▶ _EXTRACT_:
(originally published in The Outreach Connection in November 2002)
Among my
intensive movie-watching schedule, there’s only one show I’ve designated as
appointment television – Curb your
Enthusiasm on TMN. The show is gradually getting more attention (it was up
for a best comedy show Emmy this year) although no one I’ve mentioned it to has
ever seen it. Larry David, co-creator of Seinfeld,
writes every episode, and stars in it as a stylized version of himself – a
multi-millionaire living in plush circumstances in L.A. hanging out with
celebrities, not doing anything in particular, but constantly battling
aggravation and embarrassment. It’s partly the result of his dyspeptic,
rough-edged personality, but also reflects an almost cosmic bad luck, as though
to punish him for getting rich from such lightweight achievement.
Curb your Enthusiasm
The show
has superb plotting – very much like Seinfeld
in how it sets several off-the-wall plot strands in motion and steers them
toward a generally wince-inducing collision. He hangs out a lot with people he
may or may not actually like (Richard Lewis seems like an actual friend despite
their fighting; it’s harder though to tell what he thinks of Ted Danson) – he
needs the interaction, but it pains him. But it’s a much more bitter show,
acknowledging no taboo subjects. One episode featured the making of a Martin
Scorsese movie, the death of Larry’s mother (which struck him mainly as an
excuse to get out of unwanted obligations), counterfeit money, and
grave-robbing. Week after week, the show further defines its own universe – one
that’s increasingly as complex and resonant as Seinfeld (which inspired at least one dictionary).
I love
how, again like Seinfeld, David positions
the show between reality and surrealism. The shows are broadly sequential, with
running plot lines, and yet Larry can only escape pariahdom because people (or
the Federal government for that matter), aren’t keeping score. In various
episodes, he’s been despised by everyone in L.A. for putting Shaquille O’Neal
out of action (Larry had a front row seat at a Lakers game and Shaq tripped
over his outstretched feet), he’s emptied out the city after spreading rumours
of a terrorist attack, he’s alienated the bosses of just about every TV
network, been stopped by the cops on numerous occasions, etc. But life goes on.

▶ _WRITTEN PROBLEM 1_: List every person named in the review of Curb Your Enthusiasm.
▶ _WRITTEN PROBLEM 2_: Reproduce everything in the review of Curb Your Enthusiasm from "Curb your Enthusiasm" down to "least one dictionary).".

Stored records

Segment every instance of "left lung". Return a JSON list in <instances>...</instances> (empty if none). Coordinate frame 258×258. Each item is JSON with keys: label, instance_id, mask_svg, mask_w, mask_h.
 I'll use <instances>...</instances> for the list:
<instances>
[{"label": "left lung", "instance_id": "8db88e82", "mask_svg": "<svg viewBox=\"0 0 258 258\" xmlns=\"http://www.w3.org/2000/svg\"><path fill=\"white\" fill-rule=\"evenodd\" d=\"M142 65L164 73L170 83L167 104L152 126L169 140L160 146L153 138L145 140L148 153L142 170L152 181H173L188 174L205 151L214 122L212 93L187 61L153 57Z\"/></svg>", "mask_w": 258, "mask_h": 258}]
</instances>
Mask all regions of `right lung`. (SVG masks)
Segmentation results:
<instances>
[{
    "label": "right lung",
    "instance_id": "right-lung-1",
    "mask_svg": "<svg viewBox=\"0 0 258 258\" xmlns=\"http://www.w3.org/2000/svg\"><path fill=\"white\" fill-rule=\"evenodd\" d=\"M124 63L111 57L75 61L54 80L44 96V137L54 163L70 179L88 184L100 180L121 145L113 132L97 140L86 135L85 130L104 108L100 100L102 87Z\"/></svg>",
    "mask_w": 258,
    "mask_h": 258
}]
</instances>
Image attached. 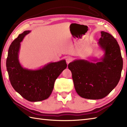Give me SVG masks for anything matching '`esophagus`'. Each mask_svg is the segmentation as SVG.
<instances>
[{"label":"esophagus","instance_id":"esophagus-1","mask_svg":"<svg viewBox=\"0 0 127 127\" xmlns=\"http://www.w3.org/2000/svg\"><path fill=\"white\" fill-rule=\"evenodd\" d=\"M72 59L71 57H67L66 58V62L68 64L70 63V62L72 61Z\"/></svg>","mask_w":127,"mask_h":127}]
</instances>
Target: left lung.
<instances>
[{
	"instance_id": "1",
	"label": "left lung",
	"mask_w": 127,
	"mask_h": 127,
	"mask_svg": "<svg viewBox=\"0 0 127 127\" xmlns=\"http://www.w3.org/2000/svg\"><path fill=\"white\" fill-rule=\"evenodd\" d=\"M98 44L105 51L96 63L83 59L70 63L77 93L83 98L100 99L107 96L118 84L123 68L120 46L111 34L102 31Z\"/></svg>"
}]
</instances>
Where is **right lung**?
<instances>
[{
	"label": "right lung",
	"instance_id": "add662e5",
	"mask_svg": "<svg viewBox=\"0 0 127 127\" xmlns=\"http://www.w3.org/2000/svg\"><path fill=\"white\" fill-rule=\"evenodd\" d=\"M31 32L26 31L20 34L10 45L6 59V68L12 87L29 101L47 99L53 91L54 83L67 64L65 60L50 63L35 70L23 68L18 61L20 42Z\"/></svg>",
	"mask_w": 127,
	"mask_h": 127
}]
</instances>
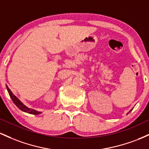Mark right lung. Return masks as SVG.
Listing matches in <instances>:
<instances>
[{"mask_svg":"<svg viewBox=\"0 0 149 149\" xmlns=\"http://www.w3.org/2000/svg\"><path fill=\"white\" fill-rule=\"evenodd\" d=\"M6 88H7V90H8V93H9V95H10V98L12 99V100H13V102H14V104L19 108V109H20V110L23 111H24V112L29 113H31V114H39V113H40V112L36 111L34 110V109H29V108H27L26 107V106L24 105V104H22V102H20V101L17 98V97H15L14 95H13V92H11V90H10L9 88H8V87L7 86V85H6Z\"/></svg>","mask_w":149,"mask_h":149,"instance_id":"right-lung-1","label":"right lung"}]
</instances>
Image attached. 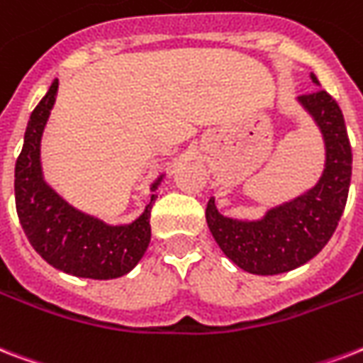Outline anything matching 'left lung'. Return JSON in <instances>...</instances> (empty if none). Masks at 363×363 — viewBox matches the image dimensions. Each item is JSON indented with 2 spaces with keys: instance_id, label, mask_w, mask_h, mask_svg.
<instances>
[{
  "instance_id": "1",
  "label": "left lung",
  "mask_w": 363,
  "mask_h": 363,
  "mask_svg": "<svg viewBox=\"0 0 363 363\" xmlns=\"http://www.w3.org/2000/svg\"><path fill=\"white\" fill-rule=\"evenodd\" d=\"M314 85L320 82L311 74ZM297 102L322 133L325 162L314 186L270 207L259 218L218 213L209 198L206 220L215 242L236 267L249 274L274 276L303 267L325 247L345 211L352 177V150L339 104L323 89Z\"/></svg>"
}]
</instances>
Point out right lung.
Returning a JSON list of instances; mask_svg holds the SVG:
<instances>
[{
	"label": "right lung",
	"instance_id": "obj_1",
	"mask_svg": "<svg viewBox=\"0 0 363 363\" xmlns=\"http://www.w3.org/2000/svg\"><path fill=\"white\" fill-rule=\"evenodd\" d=\"M57 93L59 79L28 121L15 165L16 213L32 247L57 270L91 280L121 278L137 267L150 243V211L165 173L152 182L148 206L131 223L110 225L72 206L45 181L41 167V138Z\"/></svg>",
	"mask_w": 363,
	"mask_h": 363
}]
</instances>
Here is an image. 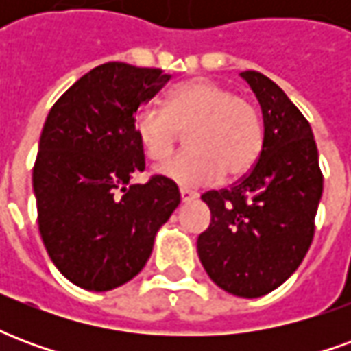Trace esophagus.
<instances>
[{
	"label": "esophagus",
	"mask_w": 351,
	"mask_h": 351,
	"mask_svg": "<svg viewBox=\"0 0 351 351\" xmlns=\"http://www.w3.org/2000/svg\"><path fill=\"white\" fill-rule=\"evenodd\" d=\"M180 199H182V203H190L193 199H197V193L191 190H186V188H180Z\"/></svg>",
	"instance_id": "1"
}]
</instances>
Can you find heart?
Wrapping results in <instances>:
<instances>
[{
    "label": "heart",
    "mask_w": 351,
    "mask_h": 351,
    "mask_svg": "<svg viewBox=\"0 0 351 351\" xmlns=\"http://www.w3.org/2000/svg\"><path fill=\"white\" fill-rule=\"evenodd\" d=\"M135 133L146 156L163 161L188 133L190 152L175 156L158 173L180 186H205L246 173L263 146L258 108L229 88L208 79L178 84L167 97V110L145 105L135 114Z\"/></svg>",
    "instance_id": "heart-1"
}]
</instances>
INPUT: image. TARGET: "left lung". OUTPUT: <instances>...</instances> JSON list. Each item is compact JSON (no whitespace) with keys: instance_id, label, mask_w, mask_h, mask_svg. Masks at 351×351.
Returning <instances> with one entry per match:
<instances>
[{"instance_id":"left-lung-1","label":"left lung","mask_w":351,"mask_h":351,"mask_svg":"<svg viewBox=\"0 0 351 351\" xmlns=\"http://www.w3.org/2000/svg\"><path fill=\"white\" fill-rule=\"evenodd\" d=\"M241 77L261 105L263 146L241 182L201 195L210 226L197 254L216 286L256 299L282 286L306 256L324 176L312 128L284 90L258 71Z\"/></svg>"}]
</instances>
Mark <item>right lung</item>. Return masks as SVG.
<instances>
[{
    "label": "right lung",
    "mask_w": 351,
    "mask_h": 351,
    "mask_svg": "<svg viewBox=\"0 0 351 351\" xmlns=\"http://www.w3.org/2000/svg\"><path fill=\"white\" fill-rule=\"evenodd\" d=\"M169 79L108 62L80 77L47 116L34 167L39 233L58 271L82 289L108 291L137 276L180 203L165 176L130 182L145 171L137 108Z\"/></svg>",
    "instance_id": "obj_1"
}]
</instances>
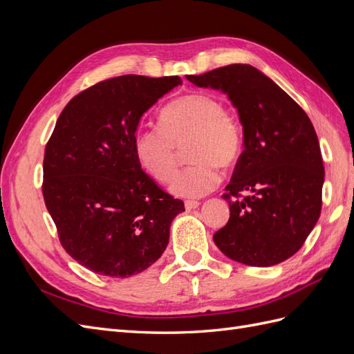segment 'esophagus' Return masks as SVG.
I'll list each match as a JSON object with an SVG mask.
<instances>
[{
  "mask_svg": "<svg viewBox=\"0 0 354 354\" xmlns=\"http://www.w3.org/2000/svg\"><path fill=\"white\" fill-rule=\"evenodd\" d=\"M199 205H201V203H199L198 201H185V208H186L187 211L195 209V208H198Z\"/></svg>",
  "mask_w": 354,
  "mask_h": 354,
  "instance_id": "34e87169",
  "label": "esophagus"
}]
</instances>
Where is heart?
Instances as JSON below:
<instances>
[{
    "label": "heart",
    "instance_id": "1",
    "mask_svg": "<svg viewBox=\"0 0 354 354\" xmlns=\"http://www.w3.org/2000/svg\"><path fill=\"white\" fill-rule=\"evenodd\" d=\"M160 127H146L134 138L136 155L143 168L167 183L178 165L179 149L189 142L194 164L171 181L177 196L202 198L221 183V168L238 162L243 147L239 121L214 94L192 91L169 102L159 115Z\"/></svg>",
    "mask_w": 354,
    "mask_h": 354
}]
</instances>
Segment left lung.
Returning <instances> with one entry per match:
<instances>
[{"mask_svg": "<svg viewBox=\"0 0 354 354\" xmlns=\"http://www.w3.org/2000/svg\"><path fill=\"white\" fill-rule=\"evenodd\" d=\"M186 78L227 94L243 128L245 149L223 195L230 218L214 233V242L246 266L288 260L301 248L322 208L325 168L312 121L251 65L234 63ZM242 191L247 195L239 198Z\"/></svg>", "mask_w": 354, "mask_h": 354, "instance_id": "8db88e82", "label": "left lung"}]
</instances>
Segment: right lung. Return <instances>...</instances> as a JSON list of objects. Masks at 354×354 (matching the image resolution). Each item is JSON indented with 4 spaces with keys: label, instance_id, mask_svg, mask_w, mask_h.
I'll list each match as a JSON object with an SVG mask.
<instances>
[{
    "label": "right lung",
    "instance_id": "1",
    "mask_svg": "<svg viewBox=\"0 0 354 354\" xmlns=\"http://www.w3.org/2000/svg\"><path fill=\"white\" fill-rule=\"evenodd\" d=\"M180 77L122 75L65 106L44 153L42 195L63 248L85 269L130 277L165 251L185 203L142 169L134 138L146 111Z\"/></svg>",
    "mask_w": 354,
    "mask_h": 354
}]
</instances>
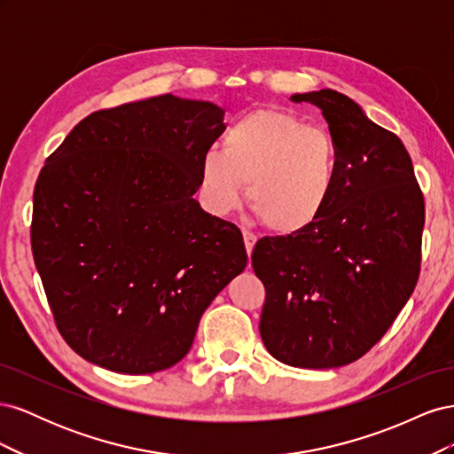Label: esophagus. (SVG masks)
<instances>
[{
  "instance_id": "34e87169",
  "label": "esophagus",
  "mask_w": 454,
  "mask_h": 454,
  "mask_svg": "<svg viewBox=\"0 0 454 454\" xmlns=\"http://www.w3.org/2000/svg\"><path fill=\"white\" fill-rule=\"evenodd\" d=\"M242 237H244L246 252H248V254L252 255V250H254V246H255V242H257V237L254 235V232H250V231H242Z\"/></svg>"
}]
</instances>
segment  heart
Returning <instances> with one entry per match:
<instances>
[{
  "instance_id": "b5f03b06",
  "label": "heart",
  "mask_w": 454,
  "mask_h": 454,
  "mask_svg": "<svg viewBox=\"0 0 454 454\" xmlns=\"http://www.w3.org/2000/svg\"><path fill=\"white\" fill-rule=\"evenodd\" d=\"M337 145L325 129L280 109L261 107L227 129L223 145L200 162V185L215 214L248 202L263 223L292 235L310 227L329 206L337 185Z\"/></svg>"
}]
</instances>
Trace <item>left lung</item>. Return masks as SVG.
<instances>
[{"label": "left lung", "mask_w": 454, "mask_h": 454, "mask_svg": "<svg viewBox=\"0 0 454 454\" xmlns=\"http://www.w3.org/2000/svg\"><path fill=\"white\" fill-rule=\"evenodd\" d=\"M292 102L322 109L337 185L310 227L257 240L252 267L267 294L259 333L282 364L332 369L373 348L413 294L424 197L402 140L348 96L322 89Z\"/></svg>", "instance_id": "obj_1"}]
</instances>
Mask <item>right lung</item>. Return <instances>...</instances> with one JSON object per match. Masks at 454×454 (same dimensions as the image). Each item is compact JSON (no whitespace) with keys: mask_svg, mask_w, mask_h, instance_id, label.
Instances as JSON below:
<instances>
[{"mask_svg":"<svg viewBox=\"0 0 454 454\" xmlns=\"http://www.w3.org/2000/svg\"><path fill=\"white\" fill-rule=\"evenodd\" d=\"M223 114L172 94L100 109L41 168L34 261L60 335L87 362L172 367L248 263L240 229L193 199Z\"/></svg>","mask_w":454,"mask_h":454,"instance_id":"obj_1","label":"right lung"}]
</instances>
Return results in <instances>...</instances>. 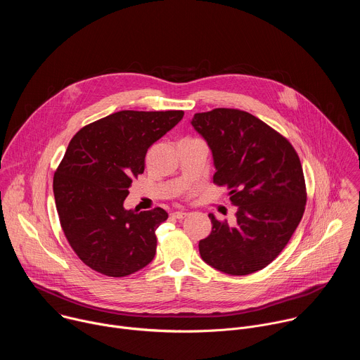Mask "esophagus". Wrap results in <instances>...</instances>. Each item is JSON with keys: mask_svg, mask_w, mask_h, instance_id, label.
Returning a JSON list of instances; mask_svg holds the SVG:
<instances>
[{"mask_svg": "<svg viewBox=\"0 0 360 360\" xmlns=\"http://www.w3.org/2000/svg\"><path fill=\"white\" fill-rule=\"evenodd\" d=\"M186 215H188V212H185V211H176V212L172 214V217L176 218V219H182V218H185Z\"/></svg>", "mask_w": 360, "mask_h": 360, "instance_id": "obj_1", "label": "esophagus"}]
</instances>
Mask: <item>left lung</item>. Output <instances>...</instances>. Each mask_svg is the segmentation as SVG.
<instances>
[{
  "mask_svg": "<svg viewBox=\"0 0 360 360\" xmlns=\"http://www.w3.org/2000/svg\"><path fill=\"white\" fill-rule=\"evenodd\" d=\"M192 127L208 142L217 172L214 184L229 189L236 222L218 221L199 240L212 268L249 275L268 266L296 231L306 205V184L297 152L272 127L235 108L198 112Z\"/></svg>",
  "mask_w": 360,
  "mask_h": 360,
  "instance_id": "1",
  "label": "left lung"
}]
</instances>
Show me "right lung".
I'll use <instances>...</instances> for the list:
<instances>
[{"mask_svg": "<svg viewBox=\"0 0 360 360\" xmlns=\"http://www.w3.org/2000/svg\"><path fill=\"white\" fill-rule=\"evenodd\" d=\"M184 111H120L81 128L54 174L64 235L92 271L122 278L155 256L162 208L124 210L134 178L143 174L148 148L172 129Z\"/></svg>", "mask_w": 360, "mask_h": 360, "instance_id": "obj_1", "label": "right lung"}]
</instances>
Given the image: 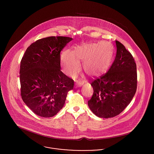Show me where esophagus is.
<instances>
[{
  "label": "esophagus",
  "instance_id": "obj_1",
  "mask_svg": "<svg viewBox=\"0 0 154 154\" xmlns=\"http://www.w3.org/2000/svg\"><path fill=\"white\" fill-rule=\"evenodd\" d=\"M83 85H84V82H78V84H76V85H77L78 87H82Z\"/></svg>",
  "mask_w": 154,
  "mask_h": 154
}]
</instances>
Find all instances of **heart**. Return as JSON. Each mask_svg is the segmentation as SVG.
<instances>
[{"label": "heart", "instance_id": "b5f03b06", "mask_svg": "<svg viewBox=\"0 0 154 154\" xmlns=\"http://www.w3.org/2000/svg\"><path fill=\"white\" fill-rule=\"evenodd\" d=\"M112 57L111 44L102 41L78 45L73 51L67 50L62 54L61 63L64 72L69 76H74L79 71V61L82 62L83 69L87 74L98 76L108 69Z\"/></svg>", "mask_w": 154, "mask_h": 154}]
</instances>
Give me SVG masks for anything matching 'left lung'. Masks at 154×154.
<instances>
[{
    "instance_id": "left-lung-1",
    "label": "left lung",
    "mask_w": 154,
    "mask_h": 154,
    "mask_svg": "<svg viewBox=\"0 0 154 154\" xmlns=\"http://www.w3.org/2000/svg\"><path fill=\"white\" fill-rule=\"evenodd\" d=\"M117 53L109 71L91 83L94 89L88 105L101 118L115 117L131 102L137 88L136 65L131 53L118 41Z\"/></svg>"
}]
</instances>
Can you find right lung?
I'll return each mask as SVG.
<instances>
[{
	"mask_svg": "<svg viewBox=\"0 0 154 154\" xmlns=\"http://www.w3.org/2000/svg\"><path fill=\"white\" fill-rule=\"evenodd\" d=\"M73 40L68 37H49L31 44L20 65L22 100L32 111L43 117H51L65 103L74 81L61 70L60 51Z\"/></svg>",
	"mask_w": 154,
	"mask_h": 154,
	"instance_id": "add662e5",
	"label": "right lung"
}]
</instances>
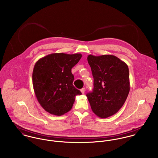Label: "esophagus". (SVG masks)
Listing matches in <instances>:
<instances>
[{"label": "esophagus", "instance_id": "esophagus-1", "mask_svg": "<svg viewBox=\"0 0 158 158\" xmlns=\"http://www.w3.org/2000/svg\"><path fill=\"white\" fill-rule=\"evenodd\" d=\"M81 93H82L83 94H85V88H82V89H81Z\"/></svg>", "mask_w": 158, "mask_h": 158}]
</instances>
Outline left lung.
<instances>
[{
	"mask_svg": "<svg viewBox=\"0 0 158 158\" xmlns=\"http://www.w3.org/2000/svg\"><path fill=\"white\" fill-rule=\"evenodd\" d=\"M88 61L94 77L93 90L86 94L91 109L100 118L111 116L122 107L128 95V67L112 55H89Z\"/></svg>",
	"mask_w": 158,
	"mask_h": 158,
	"instance_id": "1",
	"label": "left lung"
}]
</instances>
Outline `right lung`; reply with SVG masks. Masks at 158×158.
<instances>
[{"label":"right lung","instance_id":"right-lung-1","mask_svg":"<svg viewBox=\"0 0 158 158\" xmlns=\"http://www.w3.org/2000/svg\"><path fill=\"white\" fill-rule=\"evenodd\" d=\"M81 56L80 53H52L36 63L32 74L33 89L47 112L59 116L68 113L75 96L81 94L72 84L74 77L71 72Z\"/></svg>","mask_w":158,"mask_h":158}]
</instances>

▶ _ANSWER 1_: Larry David, Richard Lewis, Ted Danson, Martin Scorsese, Shaquille O'Neal

▶ _ANSWER 2_:
Curb your Enthusiasm
The show
has superb plotting – very much like Seinfeld
in how it sets several off-the-wall plot strands in motion and steers them
toward a generally wince-inducing collision. He hangs out a lot with people he
may or may not actually like (Richard Lewis seems like an actual friend despite
their fighting; it’s harder though to tell what he thinks of Ted Danson) – he
needs the interaction, but it pains him. But it’s a much more bitter show,
acknowledging no taboo subjects. One episode featured the making of a Martin
Scorsese movie, the death of Larry’s mother (which struck him mainly as an
excuse to get out of unwanted obligations), counterfeit money, and
grave-robbing. Week after week, the show further defines its own universe – one
that’s increasingly as complex and resonant as Seinfeld (which inspired at least one dictionary).